Groundwater resources are an important part of any water resources management strategy, but must be managed with care to ensure the availability of water in sufficient quantity and quality to meet the ever growing demand from industrial, agricultural, and municipal uses. Hydrogeological models have a great potential to support the successful management of groundwater resources by making predictions regarding water availability and contaminant migration. However, complications arise due to the uncertainty stemming from incomplete characterization and natural variability in subsurface hydraulic properties. The uncertainty relating to these properties and model selection propagates through the modeling process, producing uncertain hydrogeologic predictions. Many formal methods exist for coping with this uncertainty in a theoretically sound manner which could improve decision making, but widespread adoption of these methods has been slow or nonexistent. This dissertation explores potential reasons for this hindered adoption of these methods in hydrogeological practice, despite success of similar methods in other industries. Issues examined include practicability of stochastic methods, the role of regulations, and the translation of uncertainty to risk at the knowledge-decision interface.

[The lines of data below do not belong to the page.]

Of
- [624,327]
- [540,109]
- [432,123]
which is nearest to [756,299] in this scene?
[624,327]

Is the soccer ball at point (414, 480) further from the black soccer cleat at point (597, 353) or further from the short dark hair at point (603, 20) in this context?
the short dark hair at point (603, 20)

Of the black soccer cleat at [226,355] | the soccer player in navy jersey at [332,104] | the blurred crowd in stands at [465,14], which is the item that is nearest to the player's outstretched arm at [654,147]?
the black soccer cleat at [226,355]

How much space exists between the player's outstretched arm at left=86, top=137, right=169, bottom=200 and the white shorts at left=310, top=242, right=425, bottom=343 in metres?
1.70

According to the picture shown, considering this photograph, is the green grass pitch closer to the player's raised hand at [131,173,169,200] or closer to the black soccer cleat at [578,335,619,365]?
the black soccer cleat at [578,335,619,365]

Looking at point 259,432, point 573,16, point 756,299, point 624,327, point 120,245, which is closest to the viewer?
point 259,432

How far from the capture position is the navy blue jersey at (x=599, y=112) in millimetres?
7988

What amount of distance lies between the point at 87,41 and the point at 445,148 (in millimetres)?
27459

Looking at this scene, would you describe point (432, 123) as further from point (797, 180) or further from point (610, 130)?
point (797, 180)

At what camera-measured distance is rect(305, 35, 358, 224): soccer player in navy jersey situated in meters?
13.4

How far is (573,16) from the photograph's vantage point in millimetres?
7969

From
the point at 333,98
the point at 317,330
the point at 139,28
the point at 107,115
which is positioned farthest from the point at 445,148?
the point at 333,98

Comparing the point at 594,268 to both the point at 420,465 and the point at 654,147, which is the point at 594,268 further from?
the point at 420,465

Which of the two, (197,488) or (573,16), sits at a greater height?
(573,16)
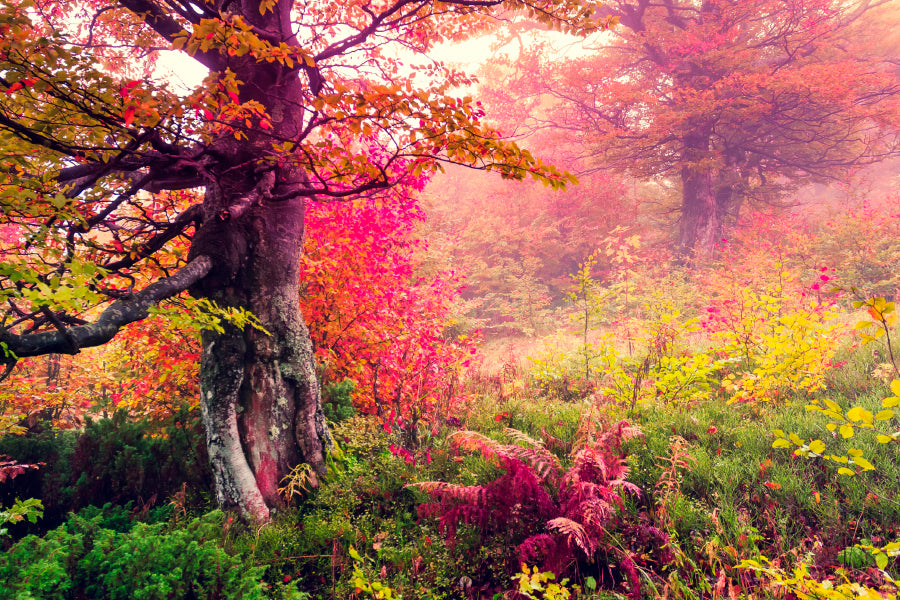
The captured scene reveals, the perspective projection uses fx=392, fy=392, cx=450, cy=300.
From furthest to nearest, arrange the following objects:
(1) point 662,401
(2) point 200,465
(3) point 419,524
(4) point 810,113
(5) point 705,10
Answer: (5) point 705,10 → (4) point 810,113 → (1) point 662,401 → (2) point 200,465 → (3) point 419,524

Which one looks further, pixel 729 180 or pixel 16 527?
pixel 729 180

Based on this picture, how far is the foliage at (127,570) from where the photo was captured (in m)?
2.19

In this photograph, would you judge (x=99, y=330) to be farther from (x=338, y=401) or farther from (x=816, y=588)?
(x=816, y=588)

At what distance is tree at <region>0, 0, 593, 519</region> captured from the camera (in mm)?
2242

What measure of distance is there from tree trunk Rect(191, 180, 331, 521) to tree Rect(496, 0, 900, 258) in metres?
12.8

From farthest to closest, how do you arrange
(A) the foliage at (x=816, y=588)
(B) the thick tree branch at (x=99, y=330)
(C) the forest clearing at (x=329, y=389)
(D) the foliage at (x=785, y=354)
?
(D) the foliage at (x=785, y=354) → (C) the forest clearing at (x=329, y=389) → (B) the thick tree branch at (x=99, y=330) → (A) the foliage at (x=816, y=588)

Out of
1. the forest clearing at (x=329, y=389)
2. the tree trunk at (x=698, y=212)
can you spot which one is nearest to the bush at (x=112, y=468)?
the forest clearing at (x=329, y=389)

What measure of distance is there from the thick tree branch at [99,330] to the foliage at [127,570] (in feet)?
3.91

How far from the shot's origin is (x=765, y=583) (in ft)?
7.90

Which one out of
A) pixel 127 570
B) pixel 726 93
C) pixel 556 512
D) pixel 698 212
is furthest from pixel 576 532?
pixel 698 212

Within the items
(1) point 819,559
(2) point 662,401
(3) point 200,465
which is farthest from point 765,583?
(3) point 200,465

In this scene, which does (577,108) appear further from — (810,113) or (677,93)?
(810,113)

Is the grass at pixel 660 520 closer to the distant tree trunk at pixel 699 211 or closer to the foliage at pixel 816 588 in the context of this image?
the foliage at pixel 816 588

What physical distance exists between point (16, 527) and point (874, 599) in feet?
21.6
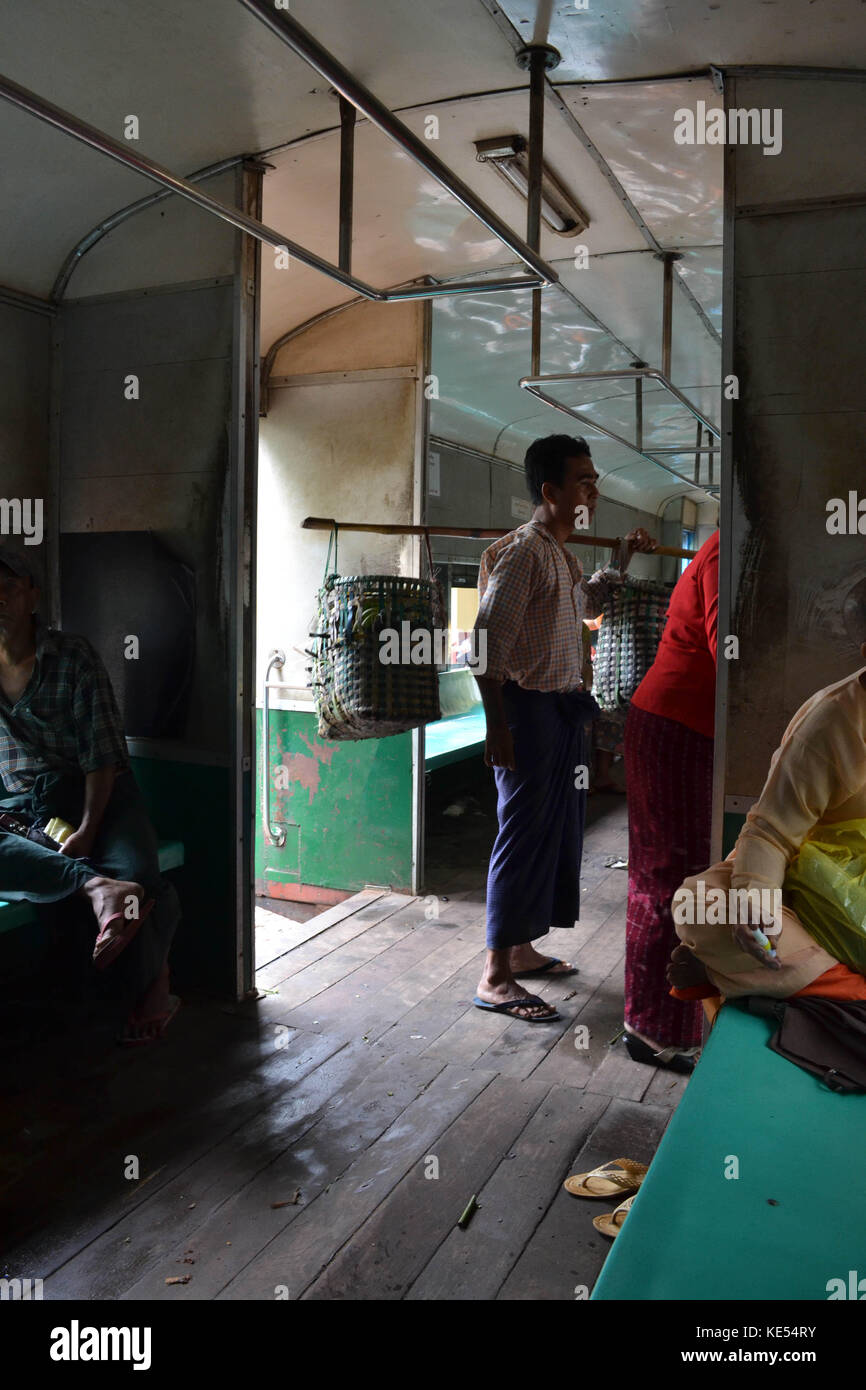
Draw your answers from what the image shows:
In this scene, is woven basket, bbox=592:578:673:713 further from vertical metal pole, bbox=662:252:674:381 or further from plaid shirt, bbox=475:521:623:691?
vertical metal pole, bbox=662:252:674:381

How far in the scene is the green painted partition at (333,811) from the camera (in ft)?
16.2

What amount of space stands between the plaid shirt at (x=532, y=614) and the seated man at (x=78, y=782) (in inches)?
51.6

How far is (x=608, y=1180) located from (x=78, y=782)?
214cm

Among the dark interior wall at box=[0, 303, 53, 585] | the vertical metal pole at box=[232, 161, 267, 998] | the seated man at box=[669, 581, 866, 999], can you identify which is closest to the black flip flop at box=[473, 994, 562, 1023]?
the vertical metal pole at box=[232, 161, 267, 998]

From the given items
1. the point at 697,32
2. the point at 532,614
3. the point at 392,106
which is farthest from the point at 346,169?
the point at 532,614

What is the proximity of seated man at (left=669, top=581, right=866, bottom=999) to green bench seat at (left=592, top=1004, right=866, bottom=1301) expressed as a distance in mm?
244

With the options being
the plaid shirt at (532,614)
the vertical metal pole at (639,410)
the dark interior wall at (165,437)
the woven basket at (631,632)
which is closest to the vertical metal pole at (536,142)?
the plaid shirt at (532,614)

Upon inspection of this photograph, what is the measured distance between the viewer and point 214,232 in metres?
3.47

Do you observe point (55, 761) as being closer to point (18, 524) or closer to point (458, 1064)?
point (18, 524)

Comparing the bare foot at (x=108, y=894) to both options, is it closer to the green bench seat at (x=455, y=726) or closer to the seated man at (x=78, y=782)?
the seated man at (x=78, y=782)

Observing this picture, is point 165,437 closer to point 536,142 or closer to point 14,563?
point 14,563
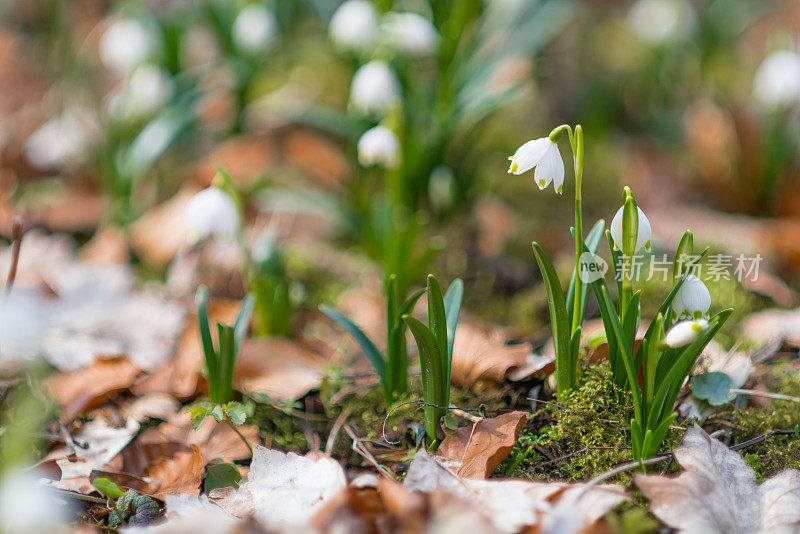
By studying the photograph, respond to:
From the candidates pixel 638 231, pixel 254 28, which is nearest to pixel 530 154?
pixel 638 231

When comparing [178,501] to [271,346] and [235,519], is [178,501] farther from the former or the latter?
[271,346]

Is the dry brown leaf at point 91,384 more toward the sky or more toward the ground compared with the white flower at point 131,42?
more toward the ground

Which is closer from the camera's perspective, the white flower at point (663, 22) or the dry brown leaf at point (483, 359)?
the dry brown leaf at point (483, 359)

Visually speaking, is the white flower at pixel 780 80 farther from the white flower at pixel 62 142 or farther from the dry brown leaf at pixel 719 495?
the white flower at pixel 62 142

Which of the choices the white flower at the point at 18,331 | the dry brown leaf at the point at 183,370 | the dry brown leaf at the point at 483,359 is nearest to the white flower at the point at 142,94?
the white flower at the point at 18,331

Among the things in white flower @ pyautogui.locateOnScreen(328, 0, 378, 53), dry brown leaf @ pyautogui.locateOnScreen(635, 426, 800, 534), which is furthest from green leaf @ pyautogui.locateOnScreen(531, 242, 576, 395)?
white flower @ pyautogui.locateOnScreen(328, 0, 378, 53)

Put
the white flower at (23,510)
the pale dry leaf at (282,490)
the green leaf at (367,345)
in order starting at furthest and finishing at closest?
1. the green leaf at (367,345)
2. the pale dry leaf at (282,490)
3. the white flower at (23,510)

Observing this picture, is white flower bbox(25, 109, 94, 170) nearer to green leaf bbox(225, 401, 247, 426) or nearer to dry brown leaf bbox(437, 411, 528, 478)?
green leaf bbox(225, 401, 247, 426)

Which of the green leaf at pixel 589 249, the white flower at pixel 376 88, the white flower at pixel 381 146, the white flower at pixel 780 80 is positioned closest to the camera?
the green leaf at pixel 589 249

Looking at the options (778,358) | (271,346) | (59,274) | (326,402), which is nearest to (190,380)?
(271,346)
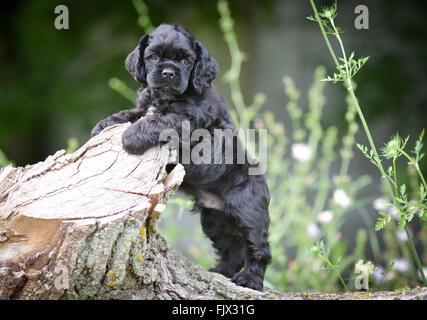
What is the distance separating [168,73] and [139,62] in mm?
341

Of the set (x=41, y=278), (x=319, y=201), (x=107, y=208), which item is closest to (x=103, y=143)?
(x=107, y=208)

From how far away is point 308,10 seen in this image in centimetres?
648

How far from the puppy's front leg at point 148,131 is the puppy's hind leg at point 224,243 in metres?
0.74

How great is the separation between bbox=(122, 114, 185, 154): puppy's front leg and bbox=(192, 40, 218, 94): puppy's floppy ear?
30 centimetres

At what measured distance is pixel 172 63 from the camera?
3.10 m

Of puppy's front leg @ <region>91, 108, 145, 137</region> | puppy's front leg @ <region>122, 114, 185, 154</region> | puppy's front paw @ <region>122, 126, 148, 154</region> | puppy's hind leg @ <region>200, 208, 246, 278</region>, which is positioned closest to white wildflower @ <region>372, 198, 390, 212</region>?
puppy's hind leg @ <region>200, 208, 246, 278</region>

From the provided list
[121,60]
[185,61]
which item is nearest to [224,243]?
[185,61]

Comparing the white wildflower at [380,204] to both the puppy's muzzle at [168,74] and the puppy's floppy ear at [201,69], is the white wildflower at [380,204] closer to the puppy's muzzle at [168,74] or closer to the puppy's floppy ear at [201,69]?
the puppy's floppy ear at [201,69]

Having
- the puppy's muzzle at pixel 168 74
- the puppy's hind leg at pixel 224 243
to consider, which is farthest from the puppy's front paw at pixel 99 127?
the puppy's hind leg at pixel 224 243

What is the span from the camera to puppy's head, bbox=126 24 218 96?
3.08 m

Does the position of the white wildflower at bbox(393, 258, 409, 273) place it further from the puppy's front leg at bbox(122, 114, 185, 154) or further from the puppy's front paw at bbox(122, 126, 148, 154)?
the puppy's front paw at bbox(122, 126, 148, 154)

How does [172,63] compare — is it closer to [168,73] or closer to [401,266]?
[168,73]

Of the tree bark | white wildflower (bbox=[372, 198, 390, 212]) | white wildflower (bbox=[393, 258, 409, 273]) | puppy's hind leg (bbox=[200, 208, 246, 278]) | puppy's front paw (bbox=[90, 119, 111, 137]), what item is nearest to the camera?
the tree bark
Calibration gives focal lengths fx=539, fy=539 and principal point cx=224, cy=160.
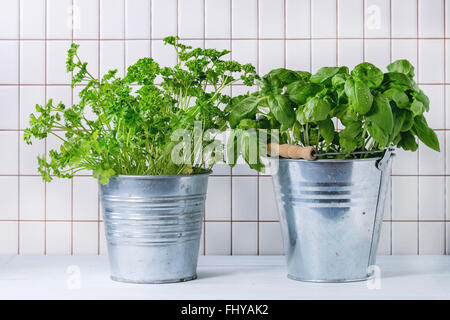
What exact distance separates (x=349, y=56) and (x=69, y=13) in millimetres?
686

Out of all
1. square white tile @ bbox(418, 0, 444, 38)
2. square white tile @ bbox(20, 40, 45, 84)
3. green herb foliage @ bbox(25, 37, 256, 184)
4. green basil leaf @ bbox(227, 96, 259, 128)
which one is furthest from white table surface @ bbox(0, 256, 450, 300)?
square white tile @ bbox(418, 0, 444, 38)

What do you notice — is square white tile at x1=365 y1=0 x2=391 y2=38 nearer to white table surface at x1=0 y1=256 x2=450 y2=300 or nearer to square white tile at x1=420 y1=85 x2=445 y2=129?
square white tile at x1=420 y1=85 x2=445 y2=129

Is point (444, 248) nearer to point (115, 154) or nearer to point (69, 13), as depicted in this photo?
point (115, 154)

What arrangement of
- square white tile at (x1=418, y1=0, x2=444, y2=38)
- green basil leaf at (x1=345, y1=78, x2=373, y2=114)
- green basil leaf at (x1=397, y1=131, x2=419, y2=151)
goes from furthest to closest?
square white tile at (x1=418, y1=0, x2=444, y2=38), green basil leaf at (x1=397, y1=131, x2=419, y2=151), green basil leaf at (x1=345, y1=78, x2=373, y2=114)

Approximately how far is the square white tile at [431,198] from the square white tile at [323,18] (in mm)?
419

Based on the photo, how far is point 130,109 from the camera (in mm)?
923

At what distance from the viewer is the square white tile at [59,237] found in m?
1.31

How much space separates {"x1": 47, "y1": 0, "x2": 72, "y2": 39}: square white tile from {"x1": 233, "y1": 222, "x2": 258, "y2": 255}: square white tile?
622 millimetres

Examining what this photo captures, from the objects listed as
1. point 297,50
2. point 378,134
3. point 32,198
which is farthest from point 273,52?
point 32,198

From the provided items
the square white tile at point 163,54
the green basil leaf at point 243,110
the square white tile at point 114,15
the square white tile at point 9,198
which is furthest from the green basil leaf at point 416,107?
the square white tile at point 9,198

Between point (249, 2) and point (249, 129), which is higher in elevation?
point (249, 2)

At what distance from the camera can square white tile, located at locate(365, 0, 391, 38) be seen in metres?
1.29

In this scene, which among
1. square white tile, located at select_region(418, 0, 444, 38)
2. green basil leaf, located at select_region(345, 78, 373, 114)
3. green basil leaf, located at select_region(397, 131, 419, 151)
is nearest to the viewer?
green basil leaf, located at select_region(345, 78, 373, 114)

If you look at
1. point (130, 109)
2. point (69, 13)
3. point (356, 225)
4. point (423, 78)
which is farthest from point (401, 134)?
point (69, 13)
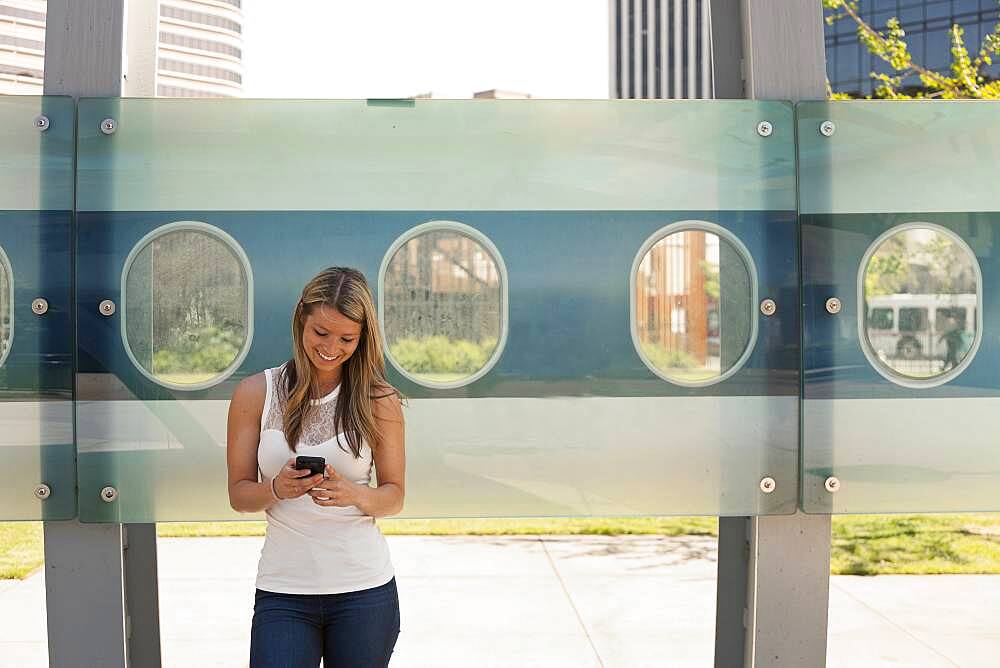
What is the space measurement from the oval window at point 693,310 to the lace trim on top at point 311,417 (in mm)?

This dissertation presents a framework which addresses these challenges. The framework utilizes statistical hypothesis testing and an integrated approach to the planning of hydrogeological site characterization, modeling prediction, and water resources decision making. Benefits of this framework include aggregated uncertainty quantification and risk evaluation, simplified communication of risk between various stakeholders, and improved defensibility of decisions. The framework acknowledges that 100% certainty in decision making is impossible to obtain--rather, the focus is on providing a systematic way to make decisions in light of this inevitable uncertainty and on determining the amount of field information needed to make a decision under conditions meeting predefined criteria. In this manner, quantitative evaluation of any field campaign design is possible before data is collected. This can be done beginning from any knowledge state, and updating as more information becomes available is also possible.
The framework is presented in general and demonstrated in two synthetic case studies predicting 1) contaminant arrival time and 2) enhanced cancer risk due to groundwater contamination. Results from the arrival time study indicate that the effectiveness of field campaigns depends not only on the environmental performance metric being predicted but also its threshold value in decision making. Results also demonstrate that improved parameter estimation does not necessarily lead to better decision making, emphasizing the need for goal-oriented characterization design. The case study in predicting enhanced cancer risk involves hydrogeological characterization as well as population characterization. Population characterization can involve physiological and behavioral parameters. This case study explores the relationship between hydrogeological characterization, population characterization, cancer risk, and water resources decision making.